TSMC: Short Supply of HPC GPUs to Persist for 1.5 Yearsby Anton Shilov on September 7, 2023 1:30 PM EST
The reports about an insufficient supply of compute GPUs used for artificial intelligence (AI) and high-performance computing (HPC) servers became common in recent months as demand for GPUs to power generative AI applications exploded. TSMC admits that the biggest compute GPU supply bottleneck is its chip-on-wafer-on-substrate (CoWoS) packaging capacity, as it is used by virtually everyone in the AI and HPC business. The company is expanding CoWoS capacity but believes that its shortage will persist for 1.5 years.
"It is not the shortage of AI chips," said Mark Liu, the chairman of TSMC, in a conversation with Nikkei. "It is the shortage of our CoWoS capacity. […] Currently, we cannot fulfill 100% of our customers' needs, but we try to support about 80%. We think this is a temporary phenomenon. After our expansion of [advanced chip packaging capacity], it should be alleviated in one and a half years."
TSMC currently produces the vast majority of processors that power popular AI services, including compute GPUs (such as AMD's Instinct MI250 and NVIDIA's A100 and H100), FPGAs, and specialized ASICs from companies like d-Matrix and Tenstorrent as well as proprietary processors from cloud service providers, such as AWS's Trainium and Inferentia as well as Google's TPU.
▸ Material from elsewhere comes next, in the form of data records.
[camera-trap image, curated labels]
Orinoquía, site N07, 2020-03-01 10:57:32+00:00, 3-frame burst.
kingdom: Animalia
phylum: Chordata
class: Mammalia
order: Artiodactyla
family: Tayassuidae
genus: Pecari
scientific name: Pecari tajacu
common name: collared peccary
It is noteworthy that compute GPUs, FPGAs, and accelerators from CSPs all use HBM memory to get the highest bandwidth possible and use TSMC's interposer-based chip-on-wafer-on-substrate packaging. While traditional outsourced semiconductor assembly and test (OSAT) companies like ASE and Amkor also offer similar packaging technologies, it looks like TSMC is getting the lion's share of the orders, which is why it can barely meet demand for its packaging services.
Industry analysts believe that OSATs are less motivated to offer advanced packaging services because it requires them to invest hefty amounts of capital and poses more financial risks than traditional packaging. For example, if something goes wrong with a mainstream processor that sits on an organic substrate, an OSAT loses only one chip, whereas if something goes wrong with a package carrying four chiplets and eight HBM memory stacks, the company loses hundreds if not thousands of dollars. Since OSATs do not get substantial margins making those chiplets, such risks slow down the expansion of advanced packaging capacity at OSATs, even though advanced packaging costs significantly more money than traditional packaging.
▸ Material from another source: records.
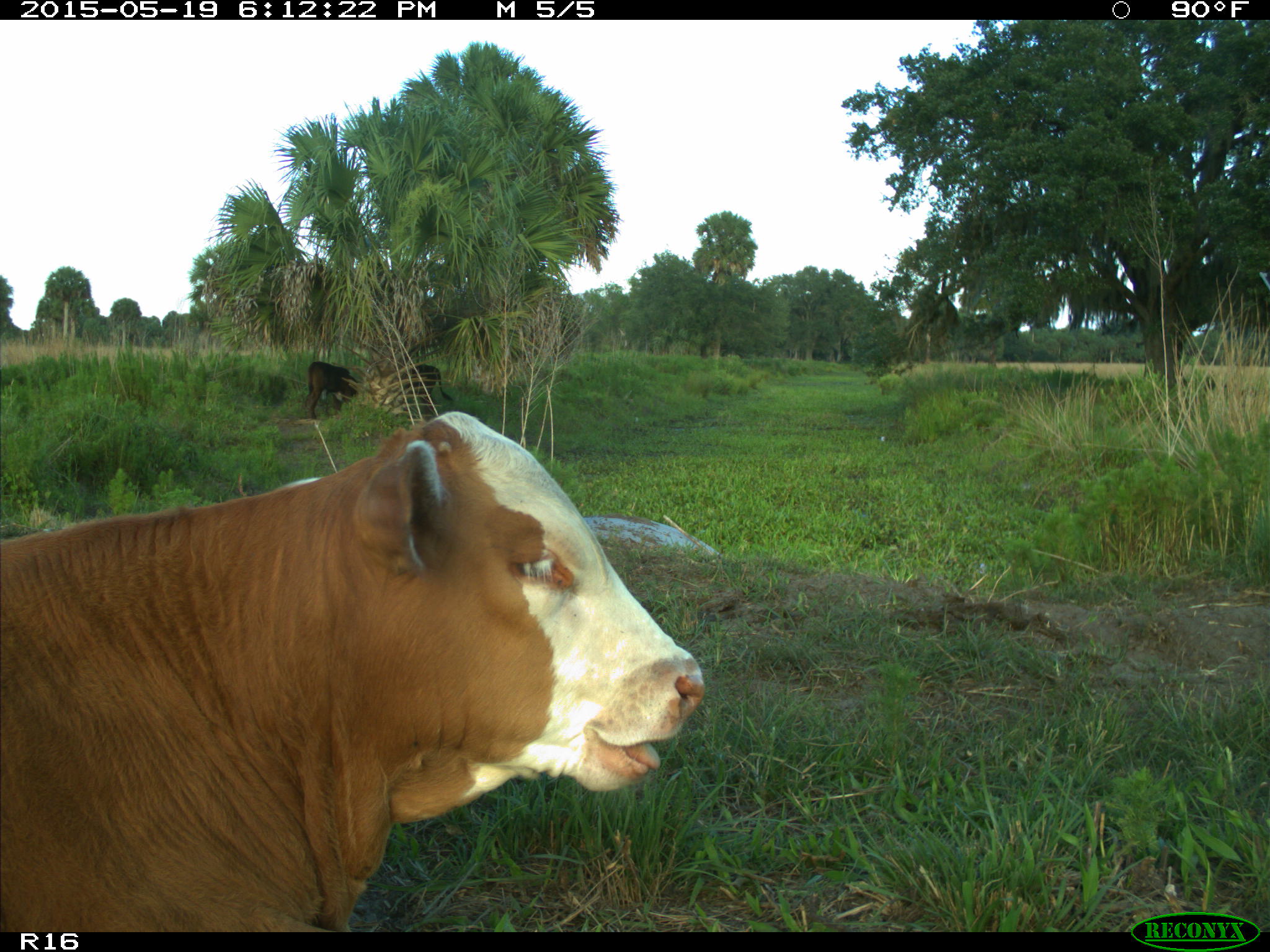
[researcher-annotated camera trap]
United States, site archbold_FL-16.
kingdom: Animalia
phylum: Chordata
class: Mammalia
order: Artiodactyla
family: Bovidae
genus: Bos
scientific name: Bos taurus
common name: domestic cow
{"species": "Bos taurus (domestic cow)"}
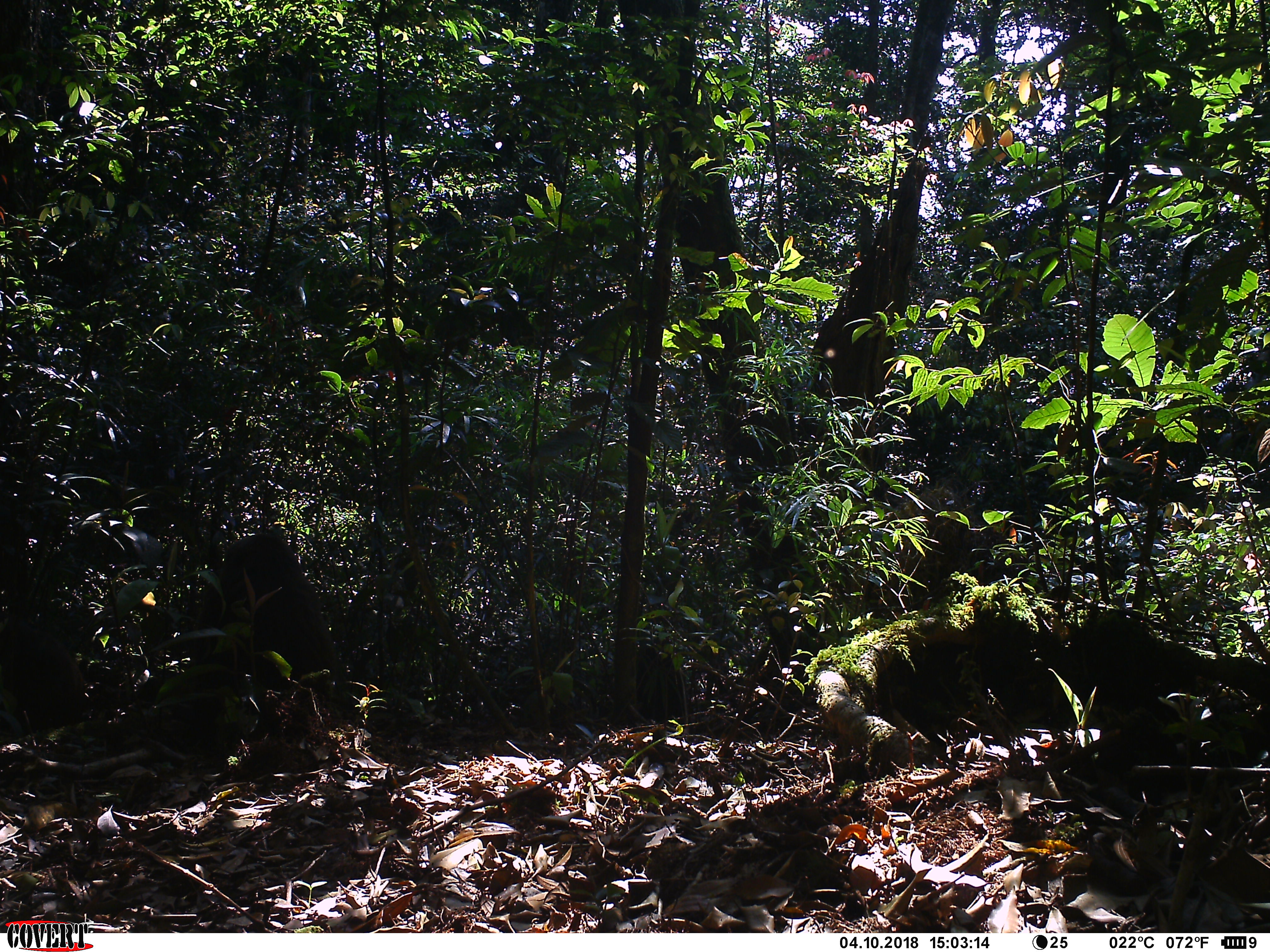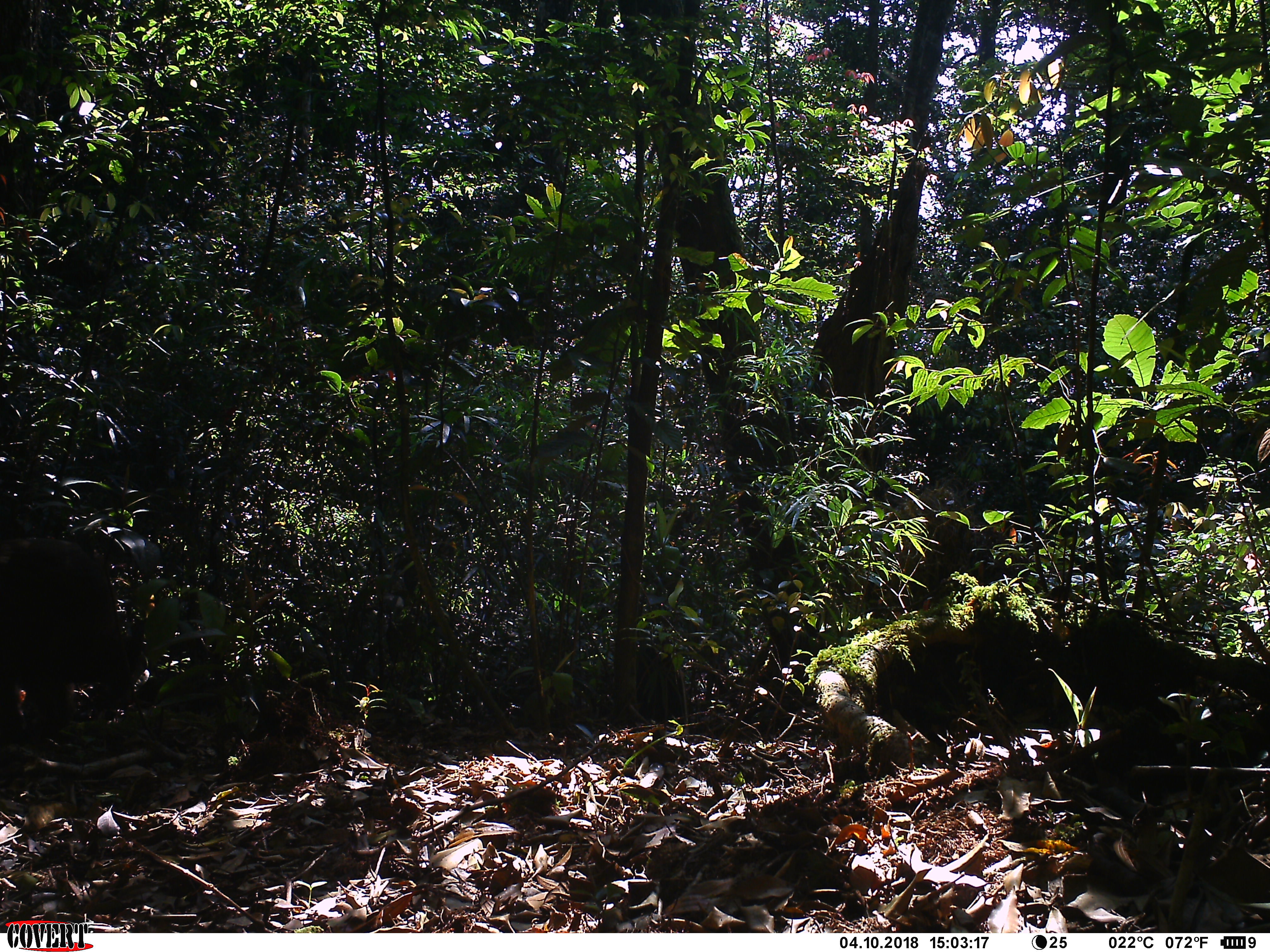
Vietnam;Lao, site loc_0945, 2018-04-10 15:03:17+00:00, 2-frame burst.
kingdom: Animalia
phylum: Chordata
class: Mammalia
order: Primates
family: Cercopithecidae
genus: Macaca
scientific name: Macaca arctoides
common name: stump-tailed macaque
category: stump tailed macaque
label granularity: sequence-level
Just like its industry peers, TSMC is spending billions on upcoming advanced packaging facilities. For example, the company recently announced plans to spend nearly $2.9 billion on a packaging fab that is rumored to come online in 2027.
"We are increasing our capacity as quickly as possible," said C.C. Wei, chief executive of TSMC, at the company's earnings call earlier this year. "We expect these tightness somewhat be released in next year, probably towards the end of next year. […] I will not give you the exact number [in terms of processed wafers capacity], but CoWoS [capacity will be doubled in 2024 vs. 2023]."